Install from GitHub with pip:

pip install -e git+https://github.com/rfkrocktk/django-locality.git#egg=django-locality==0.2.2

Then add locality to INSTALLED_APPS in your Django settings. To load the included data, run:

python manage.py loaddata locality

(or whichever equivalent method you use to run "manage.py" commands)

The fixture is not installed as initial_data.json to give you the option of using your own, and to prevent changes being overwritten whenever you run syncdb.

Usage

List all countries:

>>> from locality.models import Country
>>> print Country.objects.all()
[<Country: Andorra>, <Country: United Arab Emirates>, 
<Country: Antigua and Barbuda>, ...]

or list territories by country:

>>> from locality.models import Country
>>> for country in locality.models.Country.objects.all():
>>>     print country.territories.all()
...
[<Territory: Salta, Argentina>, <Territory: Buenos Aires, Argentina>,
<Territory: Ciudad Autónoma de Buen os Aires, Argentina>, ...]
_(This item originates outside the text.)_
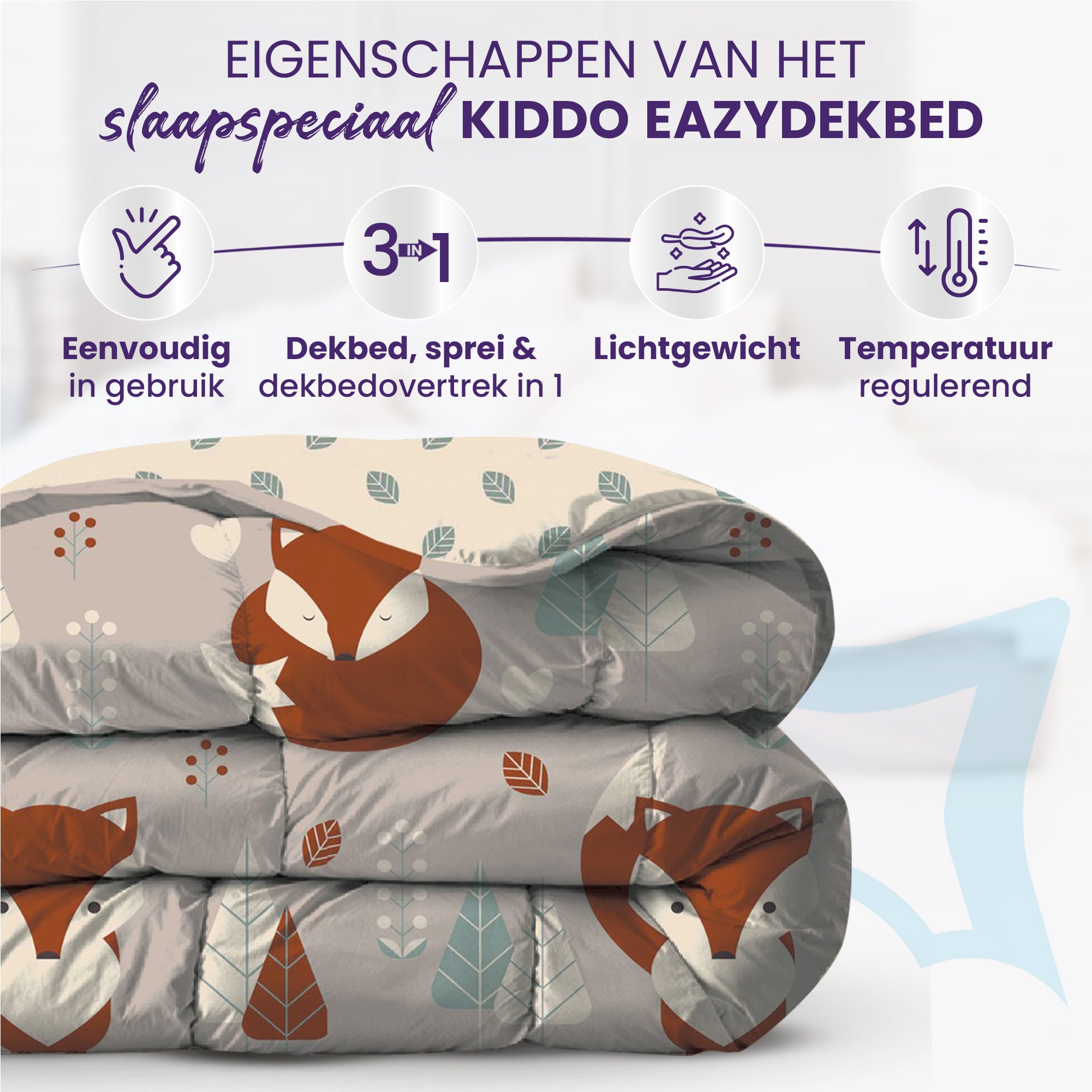 eazydekbed® Kinderdekbed 140x200 cm – Foxy – Hoesloos & Wasbaar – Voor het hele jaar – 100% katoen + GRATIS kussensloop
You can create your own models around countries and territories:

class Address(models.Model):
    country = models.ForeignKey('locality.models.Country')
    territory = models.ForeignKey('locality.models.Territory')

Bugs / TODO

Please report all bugs to the GitHub issue tracker, and enjoy the library :-)

Wishlist:

  • template tags
  • translated country names (see issue #1)

MySQL issues

You will have issues loading fixture data with MySQL if your database's default character set is not utf8. You can check your tables' charsets by running:

SHOW FULL COLUMNS tablename;

You can alter the charsets via:

ALTER TABLE tablename CONVERT TO CHARACTER SET utf8;

To do this for django-locality, you can first sync the database, alter the character set for the resulting tables, and then load the fixtures.
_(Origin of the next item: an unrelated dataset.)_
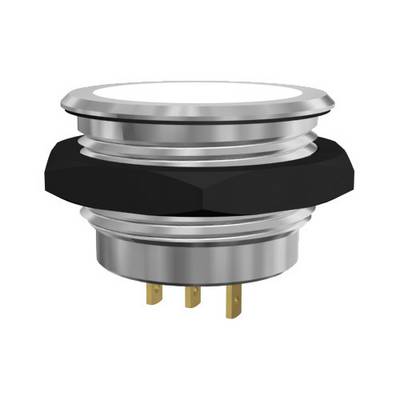 A round, silver metal button with a black plastic cover and three gold-coloured connectors at the bottom end.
Upgrading from previous versions

django-locality used to create a locality_country table with a too-small name field, and does not (yet) include database migrations. If you were previously using an earlier version and encounter errors when trying to load locality.json, try deleting and recreating the relevant tables:

$ python manage.py dbshell
MariaDB [awesomeproj]> DROP TABLE locality_territory;
Query OK, 0 rows affected (0.01 sec)

MariaDB [awesomeproj]> DROP TABLE locality_country;
Query OK, 0 rows affected (0.01 sec)

MariaDB [awesomeproj]> exit
Bye
$ python manage.py syncdb

and then attempt to load the fixture again.

About

django-locality is a Django application which provides countries and territories as native Django models.